> A FAZER:
1. Reproduza fielmente a passagem da reportagem sobre Juliana Malaquias que começa em "O relato de" e termina em "tanto quanto antes.".
2. De acordo com a reportagem sobre Juliana Malaquias, em que ano ela descobriu o carcinoma?

> TRECHO PARA LEITURA:
•••
‘O câncer é uma oportunidade de olhar para você com carinho’

juliana malaquias
Juliana sensibiliza internautas com carta aberta publicada no Linkedin (Arquivo pessoal)

Moradora de Jacarepaguá, no Rio de Janeiro, uma mulher de 32 anos emociona internautas de diferentes partes do país, desde ontem (7), por conta de um relato publicado no Linkedin. Juliana Malaquias postou uma carta aberta falando sobre a descoberta de um câncer de mama e como o diagnóstico a fez sair do trabalho em uma agência, na qual atuava há mais de um ano como social media.

O relato de Juliana, que acompanha uma foto dela às lágrimas, sensibilizou usuários da plataforma. No texto, a carioca explica que a imagem em questão foi feita logo após uma reunião no trabalho. No mesmo dia, ela resolveu pedir demissão. O motivo? Cuidar da própria saúde.

Ao BHAZ, Juliana contou nesta sexta (8) que, ao receber o diagnóstico de câncer, ficou preocupada com os rumos do trabalho, por ter um vínculo de PJ (Pessoa Jurídica). Profissional dedicada, durante algum tempo ela tentou manter a rotina – mas as dores e sintomas provocados pelo câncer a impediram de render o tanto quanto antes.

Juliana, de tranças, antes de começar quimio e radioterapia (Arquivo pessoal)

Diagnóstico

“Eu fazia acompanhamento desde 2017 por conta de um nódulo. Em 2020 deixei de fazer exames por conta da pandemia e, ao voltar, em 2021, descobri um carcinoma, um câncer de mama metástico, que espalhou-se pela coluna e fígado”, explica a social media.
•••
> REGISTROS APRESENTADOS:
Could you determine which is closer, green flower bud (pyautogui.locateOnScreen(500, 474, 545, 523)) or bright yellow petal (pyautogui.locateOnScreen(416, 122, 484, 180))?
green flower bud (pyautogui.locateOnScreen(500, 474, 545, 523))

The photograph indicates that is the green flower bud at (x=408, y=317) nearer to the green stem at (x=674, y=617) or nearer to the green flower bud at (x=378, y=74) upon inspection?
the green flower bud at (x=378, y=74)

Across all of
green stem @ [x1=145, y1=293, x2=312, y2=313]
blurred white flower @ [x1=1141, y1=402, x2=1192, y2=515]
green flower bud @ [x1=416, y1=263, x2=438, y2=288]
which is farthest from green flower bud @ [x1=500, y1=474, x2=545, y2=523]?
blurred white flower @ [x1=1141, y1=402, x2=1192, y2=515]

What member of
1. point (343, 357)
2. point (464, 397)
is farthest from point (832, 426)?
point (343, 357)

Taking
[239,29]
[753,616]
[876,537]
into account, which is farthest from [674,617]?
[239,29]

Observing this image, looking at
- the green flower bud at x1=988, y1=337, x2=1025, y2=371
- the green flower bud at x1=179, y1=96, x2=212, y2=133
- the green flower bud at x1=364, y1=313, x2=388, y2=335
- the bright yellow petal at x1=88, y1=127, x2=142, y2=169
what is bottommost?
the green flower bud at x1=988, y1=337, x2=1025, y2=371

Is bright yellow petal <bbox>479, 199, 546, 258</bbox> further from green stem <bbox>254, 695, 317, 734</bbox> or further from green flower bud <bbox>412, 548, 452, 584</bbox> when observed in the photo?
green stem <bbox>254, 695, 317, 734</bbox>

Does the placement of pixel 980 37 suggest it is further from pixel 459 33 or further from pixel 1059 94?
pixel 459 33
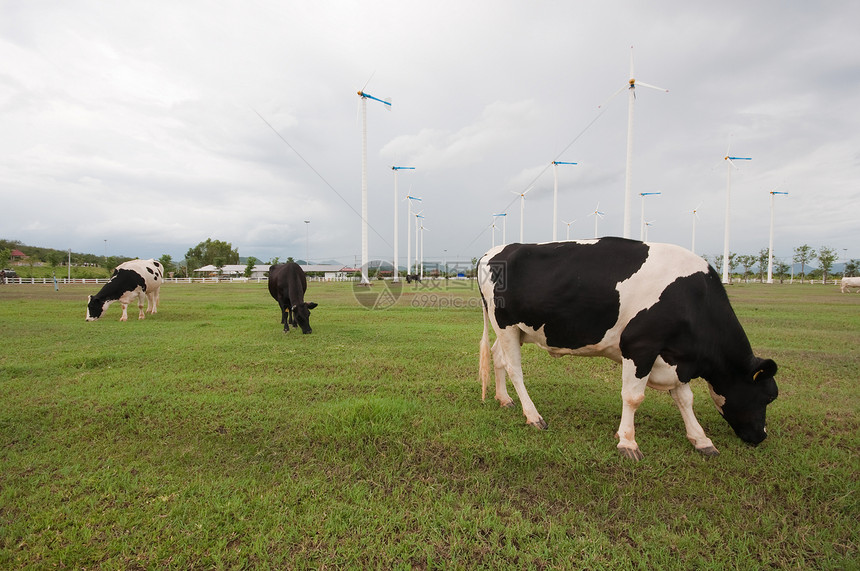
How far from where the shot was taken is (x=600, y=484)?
335 cm

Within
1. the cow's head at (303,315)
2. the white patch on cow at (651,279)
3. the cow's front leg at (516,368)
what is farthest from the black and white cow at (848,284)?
the cow's head at (303,315)

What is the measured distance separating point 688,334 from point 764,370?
0.91 metres

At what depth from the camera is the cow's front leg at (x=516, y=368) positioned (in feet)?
14.8

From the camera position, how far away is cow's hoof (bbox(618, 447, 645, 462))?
12.3 feet

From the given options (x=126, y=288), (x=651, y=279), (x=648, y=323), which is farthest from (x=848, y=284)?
(x=126, y=288)

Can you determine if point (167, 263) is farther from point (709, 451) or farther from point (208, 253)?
point (709, 451)

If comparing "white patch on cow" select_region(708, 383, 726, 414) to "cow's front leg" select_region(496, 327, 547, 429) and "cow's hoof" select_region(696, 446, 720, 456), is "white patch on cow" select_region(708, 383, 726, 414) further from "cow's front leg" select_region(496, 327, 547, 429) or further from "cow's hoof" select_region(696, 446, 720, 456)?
"cow's front leg" select_region(496, 327, 547, 429)

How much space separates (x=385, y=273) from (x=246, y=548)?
67.1 meters

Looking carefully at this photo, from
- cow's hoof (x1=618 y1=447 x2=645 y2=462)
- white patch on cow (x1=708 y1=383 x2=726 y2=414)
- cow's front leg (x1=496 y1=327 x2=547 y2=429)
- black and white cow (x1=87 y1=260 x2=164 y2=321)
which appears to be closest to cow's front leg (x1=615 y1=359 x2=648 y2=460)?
cow's hoof (x1=618 y1=447 x2=645 y2=462)

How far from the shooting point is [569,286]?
4109 mm

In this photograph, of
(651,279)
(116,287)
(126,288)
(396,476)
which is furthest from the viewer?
(126,288)

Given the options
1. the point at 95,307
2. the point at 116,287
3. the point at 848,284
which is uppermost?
the point at 116,287

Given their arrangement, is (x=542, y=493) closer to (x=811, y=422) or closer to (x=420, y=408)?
(x=420, y=408)

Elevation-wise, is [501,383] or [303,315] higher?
[303,315]
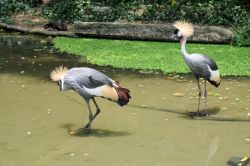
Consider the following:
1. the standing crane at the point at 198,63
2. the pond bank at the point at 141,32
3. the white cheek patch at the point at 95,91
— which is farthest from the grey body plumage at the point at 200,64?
the pond bank at the point at 141,32

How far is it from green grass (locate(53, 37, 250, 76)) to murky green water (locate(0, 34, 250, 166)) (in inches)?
23.2

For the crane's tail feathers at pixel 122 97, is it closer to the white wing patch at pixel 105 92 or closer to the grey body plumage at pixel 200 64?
the white wing patch at pixel 105 92

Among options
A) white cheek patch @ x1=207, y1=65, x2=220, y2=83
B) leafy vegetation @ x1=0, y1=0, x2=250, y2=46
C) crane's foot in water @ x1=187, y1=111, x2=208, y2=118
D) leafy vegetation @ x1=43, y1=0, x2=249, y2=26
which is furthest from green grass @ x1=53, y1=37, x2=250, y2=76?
crane's foot in water @ x1=187, y1=111, x2=208, y2=118

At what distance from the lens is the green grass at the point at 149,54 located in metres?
9.91

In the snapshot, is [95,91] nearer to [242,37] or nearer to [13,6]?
[242,37]

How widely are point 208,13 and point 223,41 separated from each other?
123 cm

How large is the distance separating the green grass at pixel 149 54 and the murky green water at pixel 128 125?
588 mm

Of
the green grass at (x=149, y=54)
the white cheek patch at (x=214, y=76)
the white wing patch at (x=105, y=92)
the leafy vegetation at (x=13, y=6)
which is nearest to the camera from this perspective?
the white wing patch at (x=105, y=92)

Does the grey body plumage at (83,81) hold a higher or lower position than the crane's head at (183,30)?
lower

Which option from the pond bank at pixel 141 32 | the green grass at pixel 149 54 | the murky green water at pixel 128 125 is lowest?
the murky green water at pixel 128 125

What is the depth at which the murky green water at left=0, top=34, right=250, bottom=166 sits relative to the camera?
5.76 m

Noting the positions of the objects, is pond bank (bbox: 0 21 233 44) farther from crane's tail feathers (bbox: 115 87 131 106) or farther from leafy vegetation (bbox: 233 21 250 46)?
crane's tail feathers (bbox: 115 87 131 106)

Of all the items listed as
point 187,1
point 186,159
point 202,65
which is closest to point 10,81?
point 202,65

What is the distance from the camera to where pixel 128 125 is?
686 cm
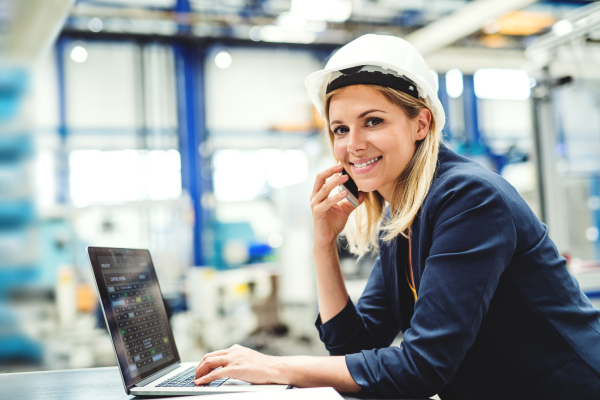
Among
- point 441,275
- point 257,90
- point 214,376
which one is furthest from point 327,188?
point 257,90

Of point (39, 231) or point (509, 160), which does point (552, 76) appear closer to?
point (509, 160)

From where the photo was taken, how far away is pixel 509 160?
22.8 feet

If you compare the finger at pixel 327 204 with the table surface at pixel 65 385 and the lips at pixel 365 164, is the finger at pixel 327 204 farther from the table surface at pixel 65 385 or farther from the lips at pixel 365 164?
the table surface at pixel 65 385

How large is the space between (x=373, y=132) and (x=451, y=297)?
16.4 inches

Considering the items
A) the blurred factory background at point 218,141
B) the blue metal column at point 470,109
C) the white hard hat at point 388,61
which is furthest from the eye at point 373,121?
the blue metal column at point 470,109

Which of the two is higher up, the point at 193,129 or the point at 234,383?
the point at 193,129

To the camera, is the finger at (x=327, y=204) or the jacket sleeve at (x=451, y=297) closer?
the jacket sleeve at (x=451, y=297)

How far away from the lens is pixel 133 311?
105 cm

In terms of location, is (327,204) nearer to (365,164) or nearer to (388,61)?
(365,164)

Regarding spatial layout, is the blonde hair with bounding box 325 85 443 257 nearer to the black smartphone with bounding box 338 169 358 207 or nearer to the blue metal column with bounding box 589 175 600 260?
the black smartphone with bounding box 338 169 358 207

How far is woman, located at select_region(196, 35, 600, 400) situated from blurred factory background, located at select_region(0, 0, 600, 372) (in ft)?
9.52

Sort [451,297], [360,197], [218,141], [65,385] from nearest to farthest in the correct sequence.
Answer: [451,297], [65,385], [360,197], [218,141]

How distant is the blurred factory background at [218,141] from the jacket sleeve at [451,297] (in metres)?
3.06

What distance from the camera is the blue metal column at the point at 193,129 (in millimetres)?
•••
> RESPOSTAS POR TAREFA:
1.
O relato de Juliana, que acompanha uma foto dela às lágrimas, sensibilizou usuários da plataforma. No texto, a carioca explica que a imagem em questão foi feita logo após uma reunião no trabalho. No mesmo dia, ela resolveu pedir demissão. O motivo? Cuidar da própria saúde.

Ao BHAZ, Juliana contou nesta sexta (8) que, ao receber o diagnóstico de câncer, ficou preocupada com os rumos do trabalho, por ter um vínculo de PJ (Pessoa Jurídica). Profissional dedicada, durante algum tempo ela tentou manter a rotina – mas as dores e sintomas provocados pelo câncer a impediram de render o tanto quanto antes.

2. Em 2021.